Moody’s: Japan’s GDP growth in 2016 is expected to be between 0.5% -1.5%.

Bank of Japan Monetary Policy Committee Shirai said earlier by the management, inflation is expected to rise steadily take some time.

Personal economic activity is lower than expected Bank of Japan expected value.

Cautious outlook on prices than the BOJ expected value.

If the Bank of Japan expected inflation scenario is completely impossible, it might consider adjusting monetary policy.

We expect the fiscal year 2016 to the fiscal year 2017 the inflation rate towards the 2% rise.

Individual core CPI is expected to rise slightly more than 1 percent in the 2016 fiscal year while the average level of 2017 fiscal year will be slightly more than 1.5%.

Given the weakness in machinery orders and a labor shortage, some capital spending plans may be delayed.

Japan returned to deflation risk is extremely low.

2% inflation target does not just mean rising prices, it should also be accompanied by the growth of wages and consumption.

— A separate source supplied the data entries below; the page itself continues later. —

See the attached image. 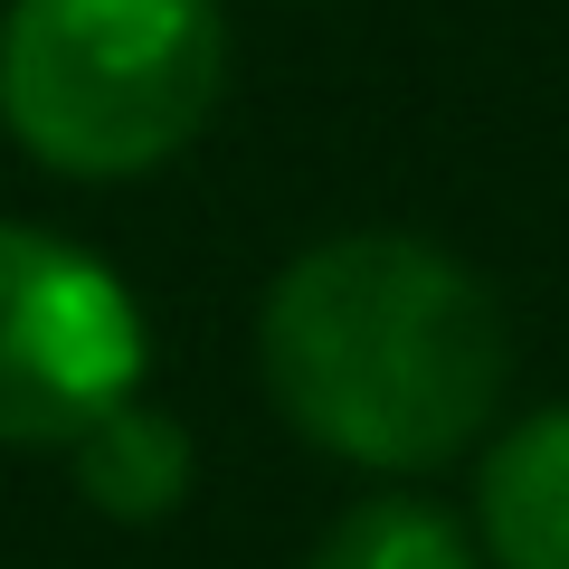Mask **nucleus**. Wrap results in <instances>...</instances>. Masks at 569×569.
Listing matches in <instances>:
<instances>
[{
    "label": "nucleus",
    "instance_id": "f257e3e1",
    "mask_svg": "<svg viewBox=\"0 0 569 569\" xmlns=\"http://www.w3.org/2000/svg\"><path fill=\"white\" fill-rule=\"evenodd\" d=\"M266 399L305 447L370 475H437L475 447L512 380V323L466 257L399 228L323 238L257 313Z\"/></svg>",
    "mask_w": 569,
    "mask_h": 569
},
{
    "label": "nucleus",
    "instance_id": "f03ea898",
    "mask_svg": "<svg viewBox=\"0 0 569 569\" xmlns=\"http://www.w3.org/2000/svg\"><path fill=\"white\" fill-rule=\"evenodd\" d=\"M228 86L219 0H10L0 123L67 181L162 171Z\"/></svg>",
    "mask_w": 569,
    "mask_h": 569
},
{
    "label": "nucleus",
    "instance_id": "7ed1b4c3",
    "mask_svg": "<svg viewBox=\"0 0 569 569\" xmlns=\"http://www.w3.org/2000/svg\"><path fill=\"white\" fill-rule=\"evenodd\" d=\"M142 389V305L77 238L0 219V447H77Z\"/></svg>",
    "mask_w": 569,
    "mask_h": 569
},
{
    "label": "nucleus",
    "instance_id": "20e7f679",
    "mask_svg": "<svg viewBox=\"0 0 569 569\" xmlns=\"http://www.w3.org/2000/svg\"><path fill=\"white\" fill-rule=\"evenodd\" d=\"M475 531L493 569H569V408H531L485 447Z\"/></svg>",
    "mask_w": 569,
    "mask_h": 569
},
{
    "label": "nucleus",
    "instance_id": "39448f33",
    "mask_svg": "<svg viewBox=\"0 0 569 569\" xmlns=\"http://www.w3.org/2000/svg\"><path fill=\"white\" fill-rule=\"evenodd\" d=\"M67 456H77V493L104 522H171L181 493H190V475H200L190 427L171 418V408H142V399H114Z\"/></svg>",
    "mask_w": 569,
    "mask_h": 569
},
{
    "label": "nucleus",
    "instance_id": "423d86ee",
    "mask_svg": "<svg viewBox=\"0 0 569 569\" xmlns=\"http://www.w3.org/2000/svg\"><path fill=\"white\" fill-rule=\"evenodd\" d=\"M305 569H475V541L456 512L418 503V493H370L313 541Z\"/></svg>",
    "mask_w": 569,
    "mask_h": 569
}]
</instances>
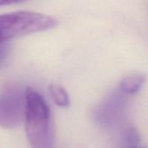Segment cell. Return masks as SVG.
Here are the masks:
<instances>
[{"instance_id":"277c9868","label":"cell","mask_w":148,"mask_h":148,"mask_svg":"<svg viewBox=\"0 0 148 148\" xmlns=\"http://www.w3.org/2000/svg\"><path fill=\"white\" fill-rule=\"evenodd\" d=\"M25 96L18 89H9L0 95V127L15 128L24 119Z\"/></svg>"},{"instance_id":"7a4b0ae2","label":"cell","mask_w":148,"mask_h":148,"mask_svg":"<svg viewBox=\"0 0 148 148\" xmlns=\"http://www.w3.org/2000/svg\"><path fill=\"white\" fill-rule=\"evenodd\" d=\"M57 20L48 15L22 10L0 15V43L8 40L53 29Z\"/></svg>"},{"instance_id":"30bf717a","label":"cell","mask_w":148,"mask_h":148,"mask_svg":"<svg viewBox=\"0 0 148 148\" xmlns=\"http://www.w3.org/2000/svg\"><path fill=\"white\" fill-rule=\"evenodd\" d=\"M128 148H148V147H142L137 146V147H128Z\"/></svg>"},{"instance_id":"9c48e42d","label":"cell","mask_w":148,"mask_h":148,"mask_svg":"<svg viewBox=\"0 0 148 148\" xmlns=\"http://www.w3.org/2000/svg\"><path fill=\"white\" fill-rule=\"evenodd\" d=\"M24 1H25V0H0V6L12 4V3H21Z\"/></svg>"},{"instance_id":"52a82bcc","label":"cell","mask_w":148,"mask_h":148,"mask_svg":"<svg viewBox=\"0 0 148 148\" xmlns=\"http://www.w3.org/2000/svg\"><path fill=\"white\" fill-rule=\"evenodd\" d=\"M124 142L126 148L139 146L140 142V135L134 127H127L124 132Z\"/></svg>"},{"instance_id":"3957f363","label":"cell","mask_w":148,"mask_h":148,"mask_svg":"<svg viewBox=\"0 0 148 148\" xmlns=\"http://www.w3.org/2000/svg\"><path fill=\"white\" fill-rule=\"evenodd\" d=\"M128 99L129 96L117 88L96 108L95 121L104 127H111L117 125L124 116Z\"/></svg>"},{"instance_id":"ba28073f","label":"cell","mask_w":148,"mask_h":148,"mask_svg":"<svg viewBox=\"0 0 148 148\" xmlns=\"http://www.w3.org/2000/svg\"><path fill=\"white\" fill-rule=\"evenodd\" d=\"M8 53H9V49H8L7 45L4 44V42L0 43V67L5 62L8 56Z\"/></svg>"},{"instance_id":"5b68a950","label":"cell","mask_w":148,"mask_h":148,"mask_svg":"<svg viewBox=\"0 0 148 148\" xmlns=\"http://www.w3.org/2000/svg\"><path fill=\"white\" fill-rule=\"evenodd\" d=\"M147 82V75L140 73L132 74L121 80L118 88L127 96L137 95Z\"/></svg>"},{"instance_id":"8992f818","label":"cell","mask_w":148,"mask_h":148,"mask_svg":"<svg viewBox=\"0 0 148 148\" xmlns=\"http://www.w3.org/2000/svg\"><path fill=\"white\" fill-rule=\"evenodd\" d=\"M49 91L53 101L61 108L70 106V99L66 90L58 84H51L49 87Z\"/></svg>"},{"instance_id":"6da1fadb","label":"cell","mask_w":148,"mask_h":148,"mask_svg":"<svg viewBox=\"0 0 148 148\" xmlns=\"http://www.w3.org/2000/svg\"><path fill=\"white\" fill-rule=\"evenodd\" d=\"M24 126L31 148H54V129L50 108L44 98L34 88L24 91Z\"/></svg>"}]
</instances>
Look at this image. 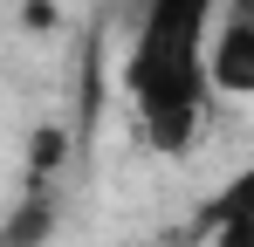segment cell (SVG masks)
I'll list each match as a JSON object with an SVG mask.
<instances>
[{"mask_svg": "<svg viewBox=\"0 0 254 247\" xmlns=\"http://www.w3.org/2000/svg\"><path fill=\"white\" fill-rule=\"evenodd\" d=\"M220 220H254V165H248V172H234L227 192L199 213V227H220Z\"/></svg>", "mask_w": 254, "mask_h": 247, "instance_id": "4", "label": "cell"}, {"mask_svg": "<svg viewBox=\"0 0 254 247\" xmlns=\"http://www.w3.org/2000/svg\"><path fill=\"white\" fill-rule=\"evenodd\" d=\"M220 14H227V21H241V28L254 35V0H220Z\"/></svg>", "mask_w": 254, "mask_h": 247, "instance_id": "6", "label": "cell"}, {"mask_svg": "<svg viewBox=\"0 0 254 247\" xmlns=\"http://www.w3.org/2000/svg\"><path fill=\"white\" fill-rule=\"evenodd\" d=\"M206 234H213V247H254V220H220Z\"/></svg>", "mask_w": 254, "mask_h": 247, "instance_id": "5", "label": "cell"}, {"mask_svg": "<svg viewBox=\"0 0 254 247\" xmlns=\"http://www.w3.org/2000/svg\"><path fill=\"white\" fill-rule=\"evenodd\" d=\"M206 89L220 96H254V35L241 21H213V41H206Z\"/></svg>", "mask_w": 254, "mask_h": 247, "instance_id": "2", "label": "cell"}, {"mask_svg": "<svg viewBox=\"0 0 254 247\" xmlns=\"http://www.w3.org/2000/svg\"><path fill=\"white\" fill-rule=\"evenodd\" d=\"M48 227H55V206H48V192L35 185V192H28V206H21V213L0 227V247H42V241H48Z\"/></svg>", "mask_w": 254, "mask_h": 247, "instance_id": "3", "label": "cell"}, {"mask_svg": "<svg viewBox=\"0 0 254 247\" xmlns=\"http://www.w3.org/2000/svg\"><path fill=\"white\" fill-rule=\"evenodd\" d=\"M220 0H144L124 48V96L151 151H186L206 110V28Z\"/></svg>", "mask_w": 254, "mask_h": 247, "instance_id": "1", "label": "cell"}]
</instances>
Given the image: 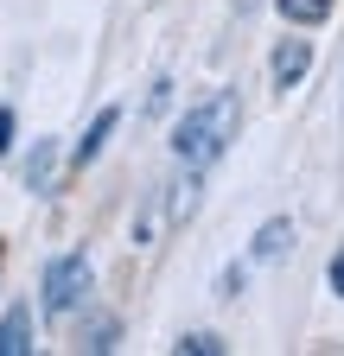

BoJ Minutes: Most members felt that the Bank of Japan to improve the core inflation trend.

Most members thought that if price trends change, should not hesitate to take action.

One member considered marginal effect QQE is declining.

Japan’s economic growth may be higher than the potential level.

Most members felt that the Bank of Japan, in the fiscal year 2017 economic growth will slow below potential.

A Bank of Japan members felt that, if necessary, ways to further relax the policy has no restrictions.

Few members felt that CPI can not be reached within the time limit in the Bank of Japan is expected to 2 percent inflation target.

On the price front of the downside risk. source: WSJ

Complete press release

Last week, the cross finally close below 200wema and this week the cross facing resistance at the same level. In the daily chart, the cross lost all the daily moving averages.

Trading support finds at 130.00, 129.50 and 128.80

Resistance seems at 130.70, 131.00 and 131.40

The cross has been rejected at 20msma for five consecutive months. Finally trading far below the same approaching support zone finds between 129.40 and 129.20.

Earlier the cross formed a large descending triangle. In September, it gave a false breakdown currently aiming at the breakdown target at 127.50 and 125.00 levels.

Fresh selling opens below 130.00 as the cross is trading at 130.40 during Asia’s session.